The only clear case of human intervention are the Dwarf variants because they are self-pollinating and this is not a trait you typically find in wild plants. But the Dwarf component is relatively rare and is not even present in the alleged Austronesian-mediated arrivals to East Africa and South America (Panama variant). 
So I am not really persuaded of their thesis that most of this structure was caused by humans. It is possible but very far from demonstrated in fact. 

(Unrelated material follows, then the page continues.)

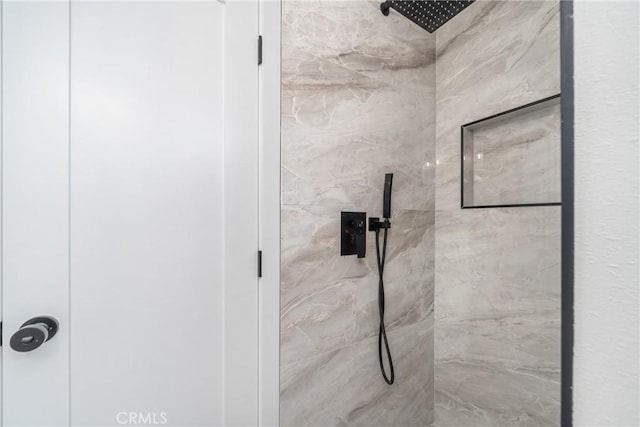 bathroom with a tile shower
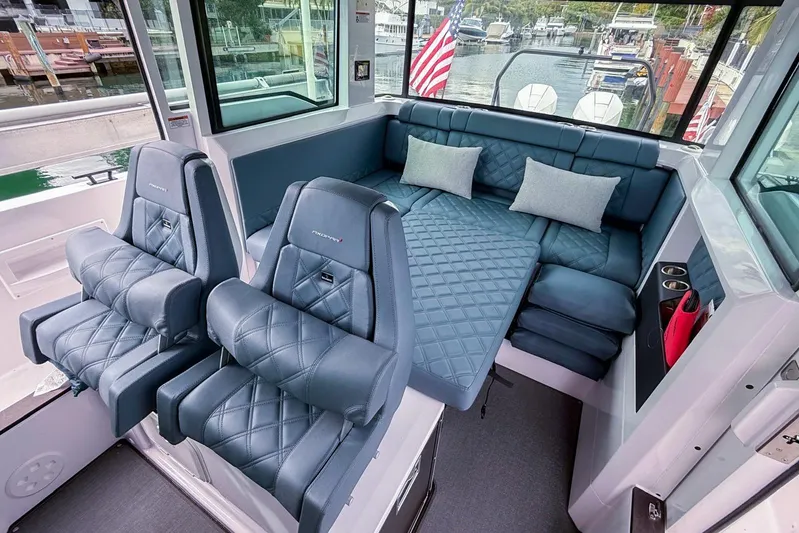  Yacht Photos Pics 2023 Axopar 37 XC Cross Cabin interior with luxurious seating and convertible lounge area.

Regardless, what eventually brought me to write this entry was after all their other discovery, which is quite solid and obvious: that in spite of the palm being so widely exploited and moved around in the Modern Era, the original genetic structure has persisted almost unaffected. 
This is quite astonishing because copra (dried coconut flesh) and palm oil, as well as the fibre and the fresh fruit, so suitable as natural preserve for the long travels of sailors of not so long ago, make the coconut a clear candidate for extensive alteration of its ancestral genetic landscape, yet it has resisted all that almost impassible in all its range from Africa to South America. 
A lesson to be assimilated by all those who happily proclaim that established populations can easily be altered. It can happen indeed but it is not easy.